Task requirements.
Reproduce the part of the pest-management text starting with "Once worms are" and going on through "applications of pesticides.".

Selected text.
+ + +
Kubecka explains that good IPM can involve methods as different as using pheromone traps and scouting for pests, crop rotation, soil sampling, and cover crops, or setting up an on-farm weather station. The pheromone traps, for example, are baited with the scents-the pheromones-that female moths use to attract males of European corn borer, corn earworm, or other pests. Males that fly into these traps can't get out. Kubecka checks the traps weekly. His catch tells him if it's time to start field scouting. He looks for eggs masses and young larvae, to see if they'll trigger the threshold that says "Treat."

Once worms are in the ear of corn, Kubecka notes, it's too late to do anything. "I haven't found anyone yet who likes wormy corn," he says.

Most years, Kubecka is able to cut pesticide use on sweet corn by 50 to 65 percent over what he would spray if he didn't use IPM practices. He also posts his "trap catch" to an IPM-sponsored "pheromone trap network" that alerts growers across the Northeast as to where the pests are and when it's time to scout their fields.

Kubecka thinks that crop rotation, another method in the IPM toolkit, may be one reason why pest pressure tends to be low on his potato crop. Potatoes have a reputation for requiring heavy applications of pesticides.

"But we're not in a big potato-growing area," Kubecka says. Large areas planted to one crop over many years may build up higher pest populations than relatively small fields rotated from one part of a farm to another every year.

Meanwhile, the farm's weather station told Kubecka that an old rule-of-thumb-apply fungicide when potatoes begin to flower-often isn't the case. "I found out that leaf wetness and temperature predict whether or not I need to spray," he says. "Only once did it coincide with flowering."

Kubecka's weather station also measures "growing degree days," or "GDDs." Most insects develop more quickly when the weather is warm. So a weather station that calculates the cumulative degrees of warmth all season long helps growers pinpoint when eggs hatch, or larvae get big enough to pose a problem.

"Jeff is an innovative farmer who has worked with me on several demonstration projects and takes full advantage of opportunities to reduce pesticide use," says Abby Seaman, vegetable crops educator with the New York State IPM Program. "As the co-executive secretary of the New York Vegetable Growers, he influences other farmers in adopting IPM practices."

"You can't be spending money for no reason," Kubecka says. "That's what's great about IPM-the research has been done for the economic and environmental value of every decision. When you use IPM, you know that when you make a decision, it's the right one."

Kubecka receives his award on February 13 at the New York State Fruit and Vegetable Expo in Syracuse, NY.
+ + +
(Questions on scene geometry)
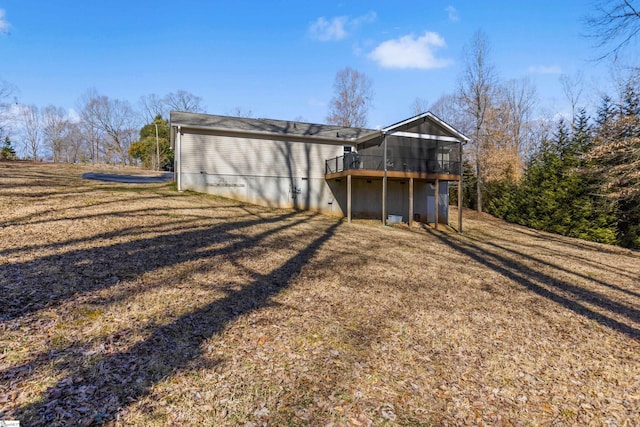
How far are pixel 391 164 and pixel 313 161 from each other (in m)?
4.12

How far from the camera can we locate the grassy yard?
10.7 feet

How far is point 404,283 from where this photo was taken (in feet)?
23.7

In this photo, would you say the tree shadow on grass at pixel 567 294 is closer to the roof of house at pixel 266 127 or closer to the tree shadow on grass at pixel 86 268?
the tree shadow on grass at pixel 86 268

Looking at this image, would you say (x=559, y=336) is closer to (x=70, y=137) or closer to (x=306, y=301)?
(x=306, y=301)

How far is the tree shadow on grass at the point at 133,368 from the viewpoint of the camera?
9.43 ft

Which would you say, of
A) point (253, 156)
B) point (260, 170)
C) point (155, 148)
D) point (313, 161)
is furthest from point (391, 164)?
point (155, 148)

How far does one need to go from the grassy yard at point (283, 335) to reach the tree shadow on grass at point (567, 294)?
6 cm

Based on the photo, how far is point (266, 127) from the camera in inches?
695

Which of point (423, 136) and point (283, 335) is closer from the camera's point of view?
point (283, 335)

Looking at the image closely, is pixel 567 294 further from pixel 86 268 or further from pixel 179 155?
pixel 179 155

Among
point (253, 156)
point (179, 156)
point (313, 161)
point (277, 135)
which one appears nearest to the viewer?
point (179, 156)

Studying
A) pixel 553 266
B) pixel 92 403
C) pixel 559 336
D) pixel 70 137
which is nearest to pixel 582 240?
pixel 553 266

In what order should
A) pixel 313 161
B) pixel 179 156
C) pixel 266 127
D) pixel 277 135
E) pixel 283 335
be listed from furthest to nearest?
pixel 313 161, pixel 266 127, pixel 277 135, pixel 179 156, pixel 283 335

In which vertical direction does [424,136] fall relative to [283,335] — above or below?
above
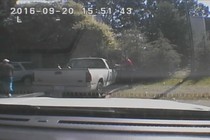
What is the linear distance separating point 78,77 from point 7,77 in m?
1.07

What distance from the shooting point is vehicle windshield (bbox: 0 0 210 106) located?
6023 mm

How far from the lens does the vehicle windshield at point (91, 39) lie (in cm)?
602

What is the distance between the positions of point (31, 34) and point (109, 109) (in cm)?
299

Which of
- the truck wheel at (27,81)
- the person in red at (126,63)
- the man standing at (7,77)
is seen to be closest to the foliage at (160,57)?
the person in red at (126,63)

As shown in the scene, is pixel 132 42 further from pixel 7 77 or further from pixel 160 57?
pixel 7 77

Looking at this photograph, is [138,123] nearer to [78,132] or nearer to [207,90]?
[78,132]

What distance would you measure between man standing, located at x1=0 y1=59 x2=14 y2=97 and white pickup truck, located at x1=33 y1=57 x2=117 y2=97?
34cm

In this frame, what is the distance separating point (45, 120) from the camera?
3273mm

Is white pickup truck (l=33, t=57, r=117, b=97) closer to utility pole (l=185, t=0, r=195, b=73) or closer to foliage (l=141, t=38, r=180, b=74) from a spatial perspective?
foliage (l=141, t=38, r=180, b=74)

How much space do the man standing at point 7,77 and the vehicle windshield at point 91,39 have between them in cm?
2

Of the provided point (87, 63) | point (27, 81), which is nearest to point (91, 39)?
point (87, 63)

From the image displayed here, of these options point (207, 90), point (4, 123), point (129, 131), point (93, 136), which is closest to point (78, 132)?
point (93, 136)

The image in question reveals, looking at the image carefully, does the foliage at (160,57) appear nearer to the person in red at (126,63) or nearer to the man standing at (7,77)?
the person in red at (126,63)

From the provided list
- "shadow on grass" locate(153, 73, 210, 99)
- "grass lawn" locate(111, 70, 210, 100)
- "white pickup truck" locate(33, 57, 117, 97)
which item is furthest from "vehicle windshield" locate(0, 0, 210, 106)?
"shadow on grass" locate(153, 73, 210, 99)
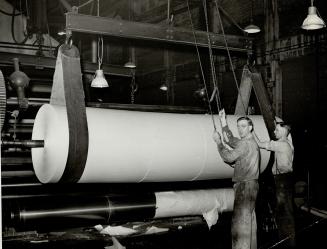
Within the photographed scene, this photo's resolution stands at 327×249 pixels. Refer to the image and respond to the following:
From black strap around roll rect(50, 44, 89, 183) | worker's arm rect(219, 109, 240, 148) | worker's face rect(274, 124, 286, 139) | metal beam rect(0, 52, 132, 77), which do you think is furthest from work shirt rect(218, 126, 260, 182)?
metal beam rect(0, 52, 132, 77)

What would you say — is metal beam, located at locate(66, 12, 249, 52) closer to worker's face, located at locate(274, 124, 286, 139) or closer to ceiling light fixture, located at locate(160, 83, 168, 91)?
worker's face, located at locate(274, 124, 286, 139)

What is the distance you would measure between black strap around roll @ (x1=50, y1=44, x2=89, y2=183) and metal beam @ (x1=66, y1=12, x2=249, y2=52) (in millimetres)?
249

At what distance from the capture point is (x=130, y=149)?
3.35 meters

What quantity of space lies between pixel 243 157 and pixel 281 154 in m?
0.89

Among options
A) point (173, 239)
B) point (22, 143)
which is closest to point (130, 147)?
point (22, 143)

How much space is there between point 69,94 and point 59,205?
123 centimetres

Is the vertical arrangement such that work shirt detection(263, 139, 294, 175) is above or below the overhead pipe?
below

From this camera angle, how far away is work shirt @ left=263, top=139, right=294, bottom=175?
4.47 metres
+ + +
Answer below.
Once worms are in the ear of corn, Kubecka notes, it's too late to do anything. "I haven't found anyone yet who likes wormy corn," he says.

Most years, Kubecka is able to cut pesticide use on sweet corn by 50 to 65 percent over what he would spray if he didn't use IPM practices. He also posts his "trap catch" to an IPM-sponsored "pheromone trap network" that alerts growers across the Northeast as to where the pests are and when it's time to scout their fields.

Kubecka thinks that crop rotation, another method in the IPM toolkit, may be one reason why pest pressure tends to be low on his potato crop. Potatoes have a reputation for requiring heavy applications of pesticides.